Saved data entries:
------------------------------------------------------------------------

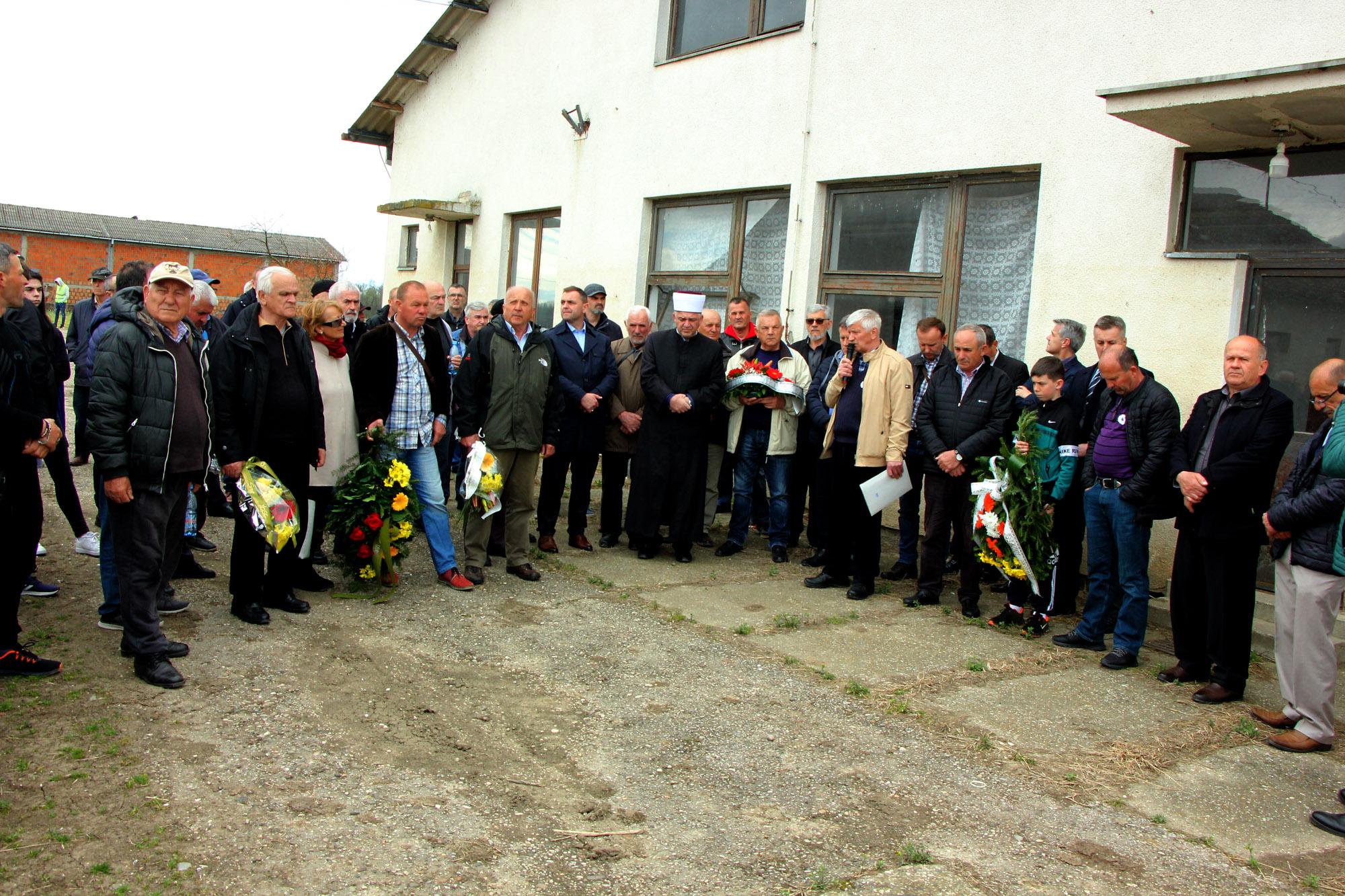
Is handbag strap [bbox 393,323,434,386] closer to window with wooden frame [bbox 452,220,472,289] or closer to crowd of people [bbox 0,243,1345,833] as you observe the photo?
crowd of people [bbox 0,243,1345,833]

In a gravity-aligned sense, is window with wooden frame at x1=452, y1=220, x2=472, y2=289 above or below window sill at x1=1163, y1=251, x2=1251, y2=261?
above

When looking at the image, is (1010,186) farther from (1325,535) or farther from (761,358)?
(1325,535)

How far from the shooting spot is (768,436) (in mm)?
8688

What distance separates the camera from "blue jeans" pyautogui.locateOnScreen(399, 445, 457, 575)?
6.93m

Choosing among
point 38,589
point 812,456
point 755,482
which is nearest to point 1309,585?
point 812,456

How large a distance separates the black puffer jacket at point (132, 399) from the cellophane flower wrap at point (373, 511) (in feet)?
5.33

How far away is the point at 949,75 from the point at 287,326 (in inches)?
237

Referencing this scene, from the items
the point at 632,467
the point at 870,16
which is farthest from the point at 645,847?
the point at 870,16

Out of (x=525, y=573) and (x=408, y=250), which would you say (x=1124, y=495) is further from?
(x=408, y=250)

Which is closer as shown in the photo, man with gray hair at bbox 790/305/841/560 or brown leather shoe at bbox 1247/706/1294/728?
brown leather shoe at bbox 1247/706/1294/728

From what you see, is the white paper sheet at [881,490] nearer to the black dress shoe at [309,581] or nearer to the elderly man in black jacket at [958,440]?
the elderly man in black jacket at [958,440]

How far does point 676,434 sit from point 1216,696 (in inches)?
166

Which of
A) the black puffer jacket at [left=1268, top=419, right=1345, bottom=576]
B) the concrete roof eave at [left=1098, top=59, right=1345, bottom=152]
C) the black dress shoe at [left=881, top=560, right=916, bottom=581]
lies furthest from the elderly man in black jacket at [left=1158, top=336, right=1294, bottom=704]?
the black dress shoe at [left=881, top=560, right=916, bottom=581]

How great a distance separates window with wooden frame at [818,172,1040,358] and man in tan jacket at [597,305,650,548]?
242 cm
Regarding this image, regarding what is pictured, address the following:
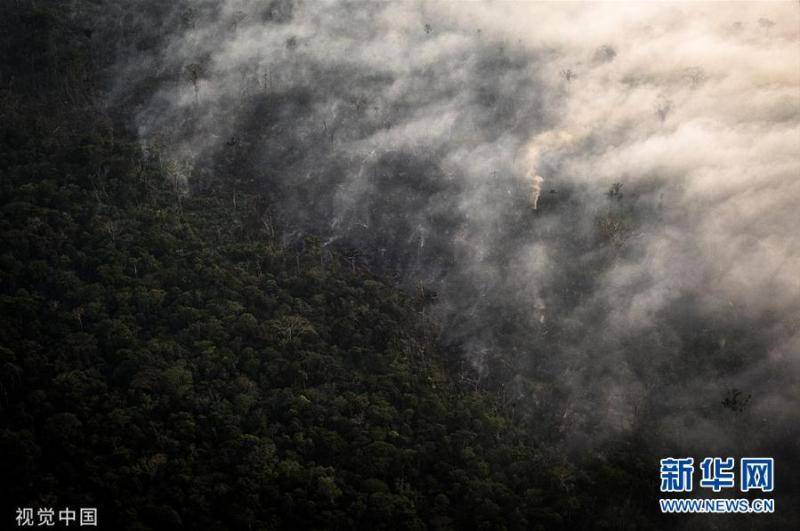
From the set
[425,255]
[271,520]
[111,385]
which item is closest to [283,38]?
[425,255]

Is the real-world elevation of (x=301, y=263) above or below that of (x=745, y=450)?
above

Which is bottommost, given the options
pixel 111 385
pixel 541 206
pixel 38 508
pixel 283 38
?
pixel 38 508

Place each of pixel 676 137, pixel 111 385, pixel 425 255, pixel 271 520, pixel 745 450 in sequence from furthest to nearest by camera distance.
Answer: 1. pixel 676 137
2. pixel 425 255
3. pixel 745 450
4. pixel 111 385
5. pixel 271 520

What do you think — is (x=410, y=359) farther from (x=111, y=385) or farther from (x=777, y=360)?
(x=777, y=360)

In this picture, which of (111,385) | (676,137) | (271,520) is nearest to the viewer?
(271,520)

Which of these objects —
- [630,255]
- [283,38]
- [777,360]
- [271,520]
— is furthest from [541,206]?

------------------------------------------------------------------------

Transcribe the preceding listing in its entirety and with exact wording, leaving out pictures.

Is handbag strap [bbox 393,323,434,386] closer to window with wooden frame [bbox 452,220,472,289] or closer to crowd of people [bbox 0,243,1345,833] as you observe the photo?
crowd of people [bbox 0,243,1345,833]

In a gravity-aligned sense, is window with wooden frame at x1=452, y1=220, x2=472, y2=289 above or below window sill at x1=1163, y1=251, x2=1251, y2=261?
above

When looking at the image, is (1010,186) farther from (1325,535) or farther from (761,358)?
(1325,535)

How far from the shooting spot is (768,436) (in mm)?
8688

What distance separates the camera from "blue jeans" pyautogui.locateOnScreen(399, 445, 457, 575)?
6.93m

Choosing among
point 38,589
point 812,456
point 755,482
which is nearest to point 1309,585?
point 812,456

How large a distance separates the black puffer jacket at point (132, 399) from the cellophane flower wrap at point (373, 511) (in feet)?
5.33

How far away is the point at 949,75 from the point at 287,326 (in inches)?
237

Referencing this scene, from the items
the point at 632,467
the point at 870,16
which is farthest from the point at 645,847?
the point at 870,16

Out of (x=525, y=573) and (x=408, y=250), which would you say (x=1124, y=495) is further from?
(x=408, y=250)

Which is closer as shown in the photo, man with gray hair at bbox 790/305/841/560 or brown leather shoe at bbox 1247/706/1294/728?
brown leather shoe at bbox 1247/706/1294/728

From what you see, is the white paper sheet at [881,490] nearer to the black dress shoe at [309,581] or nearer to the elderly man in black jacket at [958,440]?
the elderly man in black jacket at [958,440]

How far does point 676,434 sit from point 1216,696 (in inches)?
166

Which of
A) the black puffer jacket at [left=1268, top=419, right=1345, bottom=576]
B) the concrete roof eave at [left=1098, top=59, right=1345, bottom=152]
C) the black dress shoe at [left=881, top=560, right=916, bottom=581]
lies furthest from the elderly man in black jacket at [left=1158, top=336, right=1294, bottom=704]?
the black dress shoe at [left=881, top=560, right=916, bottom=581]

How great a distance separates window with wooden frame at [818,172,1040,358] and man in tan jacket at [597,305,650,548]?
242 cm
Regarding this image, regarding what is pictured, address the following:
From the set
[425,255]
[271,520]
[111,385]
which item is closest to [283,38]?
[425,255]

Is the real-world elevation of (x=301, y=263) above or below that of (x=745, y=450)?
above

Which is bottommost, given the options
pixel 111 385
pixel 541 206
pixel 38 508
pixel 283 38
?
pixel 38 508

Place each of pixel 676 137, pixel 111 385, pixel 425 255, pixel 271 520, pixel 745 450 in sequence from furthest to nearest by camera distance.
Answer: 1. pixel 676 137
2. pixel 425 255
3. pixel 745 450
4. pixel 111 385
5. pixel 271 520

What do you think — is (x=410, y=359) farther from (x=111, y=385) or farther from (x=777, y=360)?
(x=777, y=360)

In this picture, which of (111,385) | (676,137) | (271,520) is nearest to the viewer?
(271,520)

Which of these objects —
- [630,255]
- [283,38]
- [777,360]
- [271,520]
— is furthest from [541,206]?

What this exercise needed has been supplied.